楽毅は小さくかぶりを振り、夜空を見上げた。薄雲の絹に包まれ、おぞましいまでに赤みがかった満月が彼女たちを俯瞰している。今はその妖しく幽かな光だけを頼りに、ひたすら突き進んでゆく。
やがて夜が明け始めたころ──
良の先読み通り、凍えるような寒さと共に辺りに霧が立ちこめ始め、瞬く間に深くて濃い白色が世界を染め上げていった。
翠の偵察から、この近辺には敵部隊が複数配置してあるはずだ。目論み通り霧は敵の目から姿を晦まし、隠密に移動する中山軍に味方するのだった。
まるで雲海の中を漂っているような宛ての無い道行きを、三千の兵が息を殺しながら突き進む。
彼らの顔に明らかな疲労が滲み出す。しかし、少しの遅れが作戦の失敗を招くため、わずかな時間でも休む訳にもいかなかった。
やがて日が高くなって気温が上昇してゆくにつれ、糸が解れるように少しずつ霧が晴れてゆく。
そして遂に、兵舎の群れが──緑に染め上げられた趙の旗と総大将の所在を示す帥旗が眼下に明瞭と映る位置にまで達したのだった。
──遂に……ここまで来た。
第一の目標を達成し、わずかではあるが兵士たちの疲労感が薄れてゆく。
「皆、よくここまでがんばった」
大樹の側に立ち、姫尚が周囲に語りかける。
「しかし、これで終わりでは無い。我々の目的はただひとつ、武霊王の首級を挙げること、ただそれだけだ」
彼を見つめる兵士たちの目に、再び生気が点る。
「三千対一万では無く、三千対一だ。相手は武霊王ただひとり。

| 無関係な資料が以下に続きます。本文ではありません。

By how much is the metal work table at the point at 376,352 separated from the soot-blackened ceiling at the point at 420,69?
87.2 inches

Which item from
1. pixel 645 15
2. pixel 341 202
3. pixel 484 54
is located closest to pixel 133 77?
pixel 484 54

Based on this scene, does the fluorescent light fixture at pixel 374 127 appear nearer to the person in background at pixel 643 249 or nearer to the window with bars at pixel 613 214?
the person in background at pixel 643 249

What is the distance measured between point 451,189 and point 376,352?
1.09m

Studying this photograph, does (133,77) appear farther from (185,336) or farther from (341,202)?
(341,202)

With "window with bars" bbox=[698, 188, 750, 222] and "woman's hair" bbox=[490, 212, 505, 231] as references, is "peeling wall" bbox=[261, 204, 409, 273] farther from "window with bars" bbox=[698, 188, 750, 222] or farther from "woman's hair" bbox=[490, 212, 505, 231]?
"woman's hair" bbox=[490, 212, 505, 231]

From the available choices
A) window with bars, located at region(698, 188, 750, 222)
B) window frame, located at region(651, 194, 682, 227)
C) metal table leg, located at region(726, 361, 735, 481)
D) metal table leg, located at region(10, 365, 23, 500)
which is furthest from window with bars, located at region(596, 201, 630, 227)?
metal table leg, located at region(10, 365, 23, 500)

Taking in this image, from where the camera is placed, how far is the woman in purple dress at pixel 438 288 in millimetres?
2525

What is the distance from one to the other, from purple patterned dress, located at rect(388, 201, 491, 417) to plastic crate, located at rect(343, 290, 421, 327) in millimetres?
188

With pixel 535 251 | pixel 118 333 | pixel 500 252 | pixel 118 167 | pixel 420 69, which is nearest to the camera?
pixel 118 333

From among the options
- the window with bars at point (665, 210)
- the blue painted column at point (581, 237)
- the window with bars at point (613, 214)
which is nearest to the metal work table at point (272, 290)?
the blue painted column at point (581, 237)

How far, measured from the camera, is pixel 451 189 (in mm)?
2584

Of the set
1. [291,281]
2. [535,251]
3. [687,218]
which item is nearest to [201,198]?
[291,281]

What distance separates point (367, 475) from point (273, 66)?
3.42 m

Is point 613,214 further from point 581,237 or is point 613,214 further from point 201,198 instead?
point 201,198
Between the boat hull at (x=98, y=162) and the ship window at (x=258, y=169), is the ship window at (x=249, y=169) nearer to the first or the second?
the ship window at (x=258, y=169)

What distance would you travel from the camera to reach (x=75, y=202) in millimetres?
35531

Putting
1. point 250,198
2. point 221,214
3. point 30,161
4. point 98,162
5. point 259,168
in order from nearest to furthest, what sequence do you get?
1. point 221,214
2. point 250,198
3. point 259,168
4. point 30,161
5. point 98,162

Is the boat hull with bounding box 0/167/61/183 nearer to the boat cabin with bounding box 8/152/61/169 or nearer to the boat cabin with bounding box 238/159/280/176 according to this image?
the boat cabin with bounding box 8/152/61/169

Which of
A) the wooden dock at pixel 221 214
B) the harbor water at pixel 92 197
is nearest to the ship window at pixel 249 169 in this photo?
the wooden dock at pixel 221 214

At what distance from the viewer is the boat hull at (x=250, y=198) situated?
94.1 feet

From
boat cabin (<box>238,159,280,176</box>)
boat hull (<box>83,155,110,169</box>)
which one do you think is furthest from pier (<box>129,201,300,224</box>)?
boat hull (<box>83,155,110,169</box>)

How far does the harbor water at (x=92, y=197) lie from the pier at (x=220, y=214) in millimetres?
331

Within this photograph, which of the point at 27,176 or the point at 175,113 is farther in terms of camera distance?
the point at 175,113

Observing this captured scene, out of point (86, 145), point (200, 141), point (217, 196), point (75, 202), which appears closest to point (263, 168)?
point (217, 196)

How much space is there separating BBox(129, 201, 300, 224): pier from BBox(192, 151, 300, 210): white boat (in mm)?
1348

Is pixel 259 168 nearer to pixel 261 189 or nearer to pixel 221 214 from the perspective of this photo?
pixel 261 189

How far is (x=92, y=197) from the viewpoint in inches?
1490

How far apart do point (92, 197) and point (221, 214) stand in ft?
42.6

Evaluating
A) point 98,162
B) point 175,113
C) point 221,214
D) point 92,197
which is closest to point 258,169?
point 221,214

それ意外には目もくれるな」
姫尚はそう言って踵を返し、眼下にある趙軍を指差し、
「かかれッ!!」
高らかに叫んだ。
獣の咆哮の如く雄々しき声と、地鳴りの如く勇ましき行軍で、楽毅たち中山軍は一斉に敵陣のど真ん中へと雪崩れこんでいった。
──必ず武霊王を討つ!
先陣を切った楽毅は腰に携えた剣を抜き、状況がわからず右往左往する趙兵を斬り伏せてゆく。

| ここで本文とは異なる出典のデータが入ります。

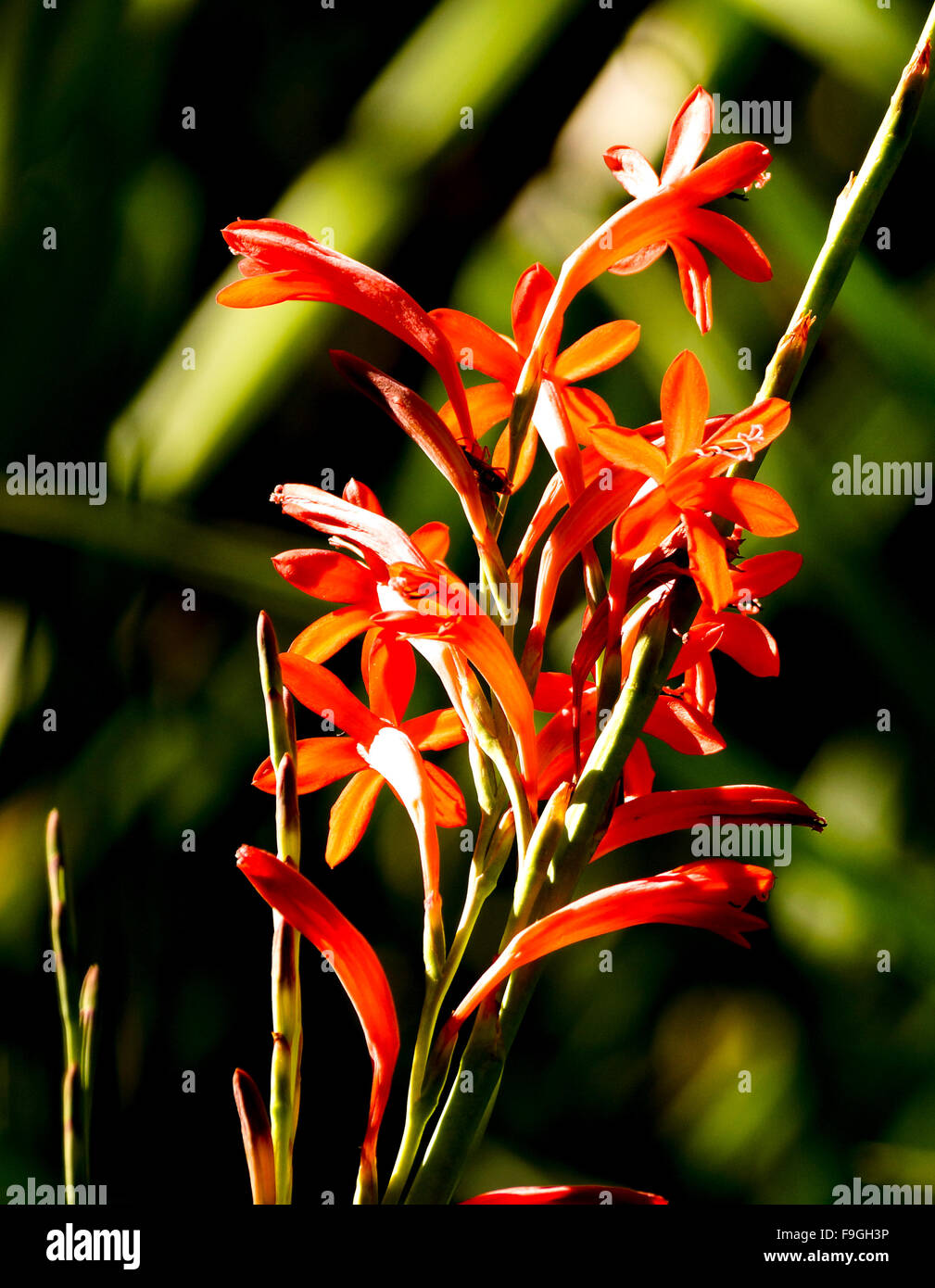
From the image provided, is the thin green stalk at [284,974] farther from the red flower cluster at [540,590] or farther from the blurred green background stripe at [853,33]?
the blurred green background stripe at [853,33]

しかし、手に力が入りすぎたのか、振り下ろした剣が楽毅の手からスルリと抜け落ちてしまう。
──しまった!
そう思うと同時に、目の前にいた趙兵が彼女に向けて剣を振り上げる。
死を覚悟したその時、その趙兵の体から袈裟斬りに血が吹き出し、膝から崩れ落ちた。
「楽毅お姉様。私の側から離れないでください!」
重厚な戟で敵兵を薙ぎ払いながら、楽乗が彼女の前に躍り出て呼びかける。
「そうです、楽毅姉さん。あまりムチャはなさらぬように」
風のような速さで両手の匕首を巧みに操りながら、翠も前へ出る。
「姉上、共に参りましょう!」
剣を構えた楽間が、笑みと共に彼女の側に寄り添う。
「みなさん……ありがとうございます!」
勇気を得た楽毅は、少しずつではあるが確実に前へと進んで行った。